Now you’re not even trying, Hitch…
Why are men, taken on average and as a whole, funnier than women? Well, for one thing, they had damn well better be. The chief task in life that a man has to perform is that of impressing the opposite sex, and Mother Nature (as we laughingly call her) is not so kind to men. In fact, she equips many fellows with very little armament for the struggle. An average man has just one, outside chance: he had better be able to make the lady laugh. Making them laugh has been one of the crucial preoccupations of my life.
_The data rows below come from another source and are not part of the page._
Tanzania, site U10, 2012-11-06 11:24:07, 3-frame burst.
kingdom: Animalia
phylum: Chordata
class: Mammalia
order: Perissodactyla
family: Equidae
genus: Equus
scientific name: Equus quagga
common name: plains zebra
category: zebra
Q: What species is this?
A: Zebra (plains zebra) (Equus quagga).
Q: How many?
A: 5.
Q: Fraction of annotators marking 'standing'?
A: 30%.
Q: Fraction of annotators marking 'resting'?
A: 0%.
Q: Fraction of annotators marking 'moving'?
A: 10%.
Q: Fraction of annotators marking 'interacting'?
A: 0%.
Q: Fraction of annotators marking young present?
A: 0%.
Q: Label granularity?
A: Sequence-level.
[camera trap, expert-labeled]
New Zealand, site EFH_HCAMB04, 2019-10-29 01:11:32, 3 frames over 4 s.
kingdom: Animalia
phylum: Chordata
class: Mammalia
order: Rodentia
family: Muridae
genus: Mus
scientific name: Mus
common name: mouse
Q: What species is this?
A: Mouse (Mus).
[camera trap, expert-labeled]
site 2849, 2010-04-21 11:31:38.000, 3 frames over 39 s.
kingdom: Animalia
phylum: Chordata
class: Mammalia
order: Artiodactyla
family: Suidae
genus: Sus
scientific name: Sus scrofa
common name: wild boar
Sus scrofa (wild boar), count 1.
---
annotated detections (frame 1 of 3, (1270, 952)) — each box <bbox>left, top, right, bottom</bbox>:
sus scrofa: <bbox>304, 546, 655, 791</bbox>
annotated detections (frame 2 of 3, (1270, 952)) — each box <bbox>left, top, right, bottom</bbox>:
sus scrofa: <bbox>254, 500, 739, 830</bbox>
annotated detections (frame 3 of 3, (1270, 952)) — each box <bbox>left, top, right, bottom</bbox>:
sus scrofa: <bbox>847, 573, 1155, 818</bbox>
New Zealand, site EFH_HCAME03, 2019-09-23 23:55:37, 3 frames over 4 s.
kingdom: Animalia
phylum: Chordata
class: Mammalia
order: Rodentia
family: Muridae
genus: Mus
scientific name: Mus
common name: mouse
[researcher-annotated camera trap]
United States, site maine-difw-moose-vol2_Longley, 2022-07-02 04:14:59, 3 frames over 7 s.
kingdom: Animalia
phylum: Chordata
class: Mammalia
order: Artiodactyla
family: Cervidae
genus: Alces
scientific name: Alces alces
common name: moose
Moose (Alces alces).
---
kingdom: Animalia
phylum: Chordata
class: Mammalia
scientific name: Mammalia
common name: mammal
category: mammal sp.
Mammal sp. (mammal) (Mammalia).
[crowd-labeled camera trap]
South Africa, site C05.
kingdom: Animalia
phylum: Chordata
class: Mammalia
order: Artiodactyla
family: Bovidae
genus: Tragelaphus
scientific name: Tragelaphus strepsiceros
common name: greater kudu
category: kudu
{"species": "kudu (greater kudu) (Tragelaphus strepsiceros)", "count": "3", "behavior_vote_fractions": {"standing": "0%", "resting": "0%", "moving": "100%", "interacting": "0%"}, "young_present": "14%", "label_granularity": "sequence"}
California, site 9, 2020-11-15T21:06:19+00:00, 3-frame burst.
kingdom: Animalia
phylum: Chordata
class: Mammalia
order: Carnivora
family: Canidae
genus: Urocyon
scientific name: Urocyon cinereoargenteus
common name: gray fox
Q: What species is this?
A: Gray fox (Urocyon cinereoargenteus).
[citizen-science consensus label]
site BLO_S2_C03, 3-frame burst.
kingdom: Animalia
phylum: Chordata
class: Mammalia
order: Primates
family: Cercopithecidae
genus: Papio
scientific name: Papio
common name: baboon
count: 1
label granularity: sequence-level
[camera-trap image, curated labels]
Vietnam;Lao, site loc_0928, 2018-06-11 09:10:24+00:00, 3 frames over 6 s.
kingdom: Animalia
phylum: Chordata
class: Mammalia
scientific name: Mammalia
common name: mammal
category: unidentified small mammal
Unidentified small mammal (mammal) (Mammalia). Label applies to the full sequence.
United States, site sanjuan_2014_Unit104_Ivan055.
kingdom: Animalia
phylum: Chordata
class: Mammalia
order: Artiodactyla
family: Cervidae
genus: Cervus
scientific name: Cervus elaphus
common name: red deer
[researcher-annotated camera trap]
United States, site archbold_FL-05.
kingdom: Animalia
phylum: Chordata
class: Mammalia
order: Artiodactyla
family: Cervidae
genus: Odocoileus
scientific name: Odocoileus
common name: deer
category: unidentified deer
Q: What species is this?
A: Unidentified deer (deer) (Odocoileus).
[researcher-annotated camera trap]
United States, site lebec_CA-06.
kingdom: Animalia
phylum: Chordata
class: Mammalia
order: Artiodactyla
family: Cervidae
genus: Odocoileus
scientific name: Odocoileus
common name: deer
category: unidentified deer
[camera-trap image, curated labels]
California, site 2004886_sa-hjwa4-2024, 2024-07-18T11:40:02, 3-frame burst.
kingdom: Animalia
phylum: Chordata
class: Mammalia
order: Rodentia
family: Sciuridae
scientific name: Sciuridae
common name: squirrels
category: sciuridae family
If you can stimulate her to laughter – I am talking about that real, out-loud, head-back, mouth-open-to-expose-the-full-horseshoe-of-lovely-teeth, involuntary, full, and deep-throated mirth; the kind that is accompanied by a shocked surprise and a slight (no, make that a loud) peal of delight—well, then, you have at least caused her to loosen up and to change her expression. I shall not elaborate further.
That’s right: funny guys get more ass than a toilet seat. I can certainly attest to that. Even if, as used to happen pretty much all the time, the woman I was filling with deep-throated mirth opted to mate with someone more brooding and handsome, I was always comforted in the knowledge that it was me she really wanted. I exposed her horseshoe of teeth, after all – how sexy is that?
Women have no corresponding need to appeal to men in this way. They already appeal to men, if you catch my drift.
Tee hee hee, sure do, you dirty dog! Hear you loud and clear! Tee hee hee. Rowf, rowf!
It goes on like that. Women aren’t funny unless they are lesbian, Jewish, or fat. Women aren’t funny because they’re smarter than men. Women aren’t funny because they can give birth, and there’s nothing funny about that.
The best part, for me, was when he identifies “self-deprecation” as “almost masculine by definition.” At the risk of making the kind of sweeping generalization that is the very engine of Hitch’s essay, self-deprecation has always seemed to me to come easier to women than to men, for a lot of no-so-great reasons that should be fairly obvious when you think about it. The worst, most pompous, self-important, and humourless people I have encountered have tended to be men.
It’s probably not all that surprising that someone who has lost all ability to analyze power relationships on a geopolitical level is also blind to such relationships on a man-to-woman level. I’ve never met Christopher Hitchens (though I did stand near him at a party!), but I’m guessing that most of the female laughs he does manage to get are a direct result of A) the fact that he’s famous, and people will laugh at most things famous people say if it sounds as though it's meant to be funny; B) the fact that he’s British and well educated, and can therefore phrase anything, even the tritest shit (see everything above, for example), to make it sound like wit of the first order; and C) the fact that most women Hitch would likely come into contact with are polite, and would choose not to embarrass a fat sweaty drunk by giving him the eye-roll he clearly deserves. He also doesn’t seem to understand the very basic difference between someone with a sense of humour, and someone who merely makes a lot of jokes.
And I know the trap I’m falling into here, letting myself get provoked by an article that says “Provocation” right over the title. And I’m aware of the rhetorical self-defence mechanism built right into the essay: “Didn’t find it funny? Proves my point.” Which is, sadly, exactly the line being used by the previously funny Graydon Carter, VF’s editor.